*Problem statement*
Pictures aside, quote the whole listing exactly.

*Data provided*
§
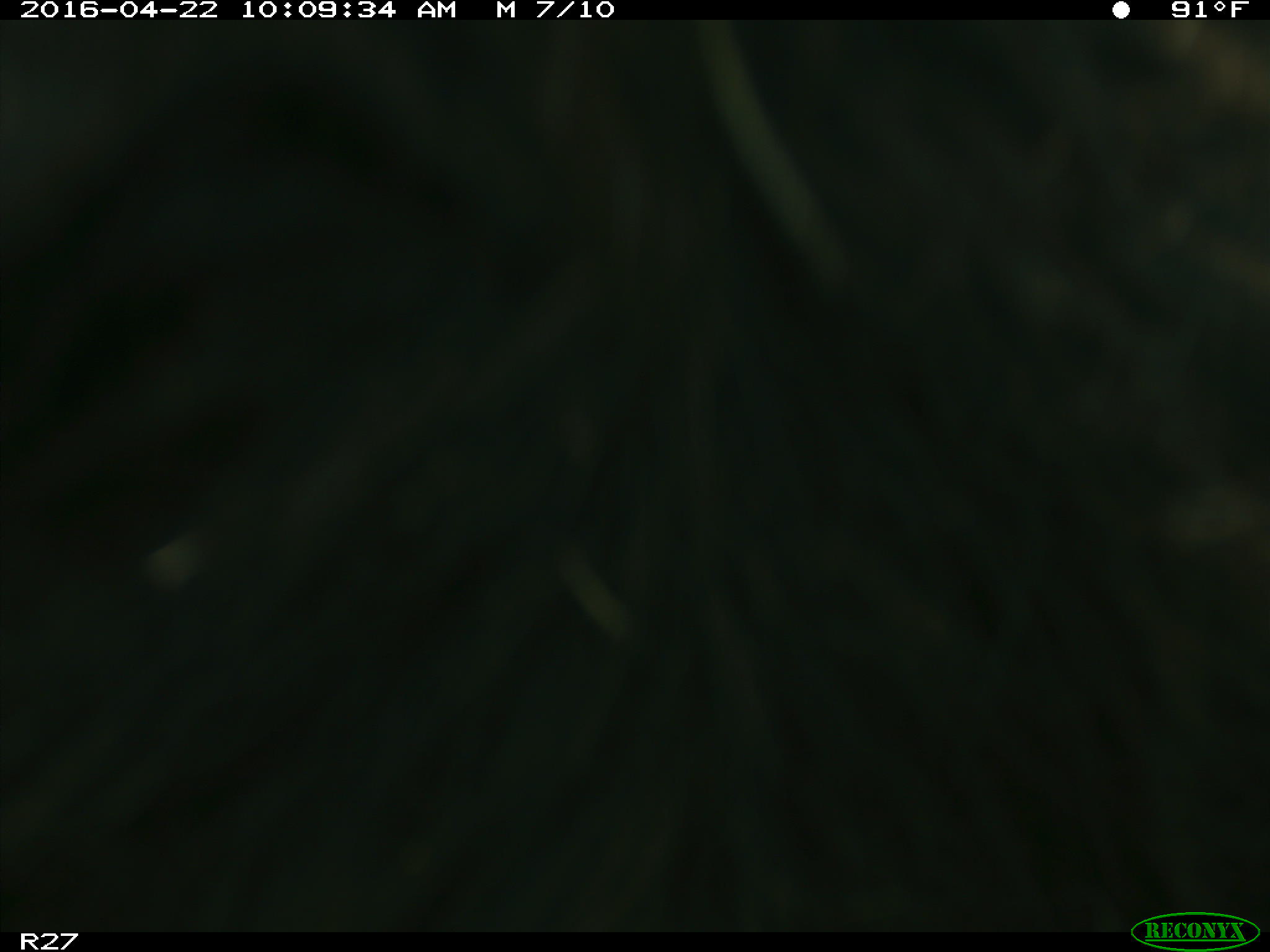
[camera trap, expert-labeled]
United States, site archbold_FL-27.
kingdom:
§
*Task solution*
[camera trap, expert-labeled]
United States, site archbold_FL-27.
kingdom:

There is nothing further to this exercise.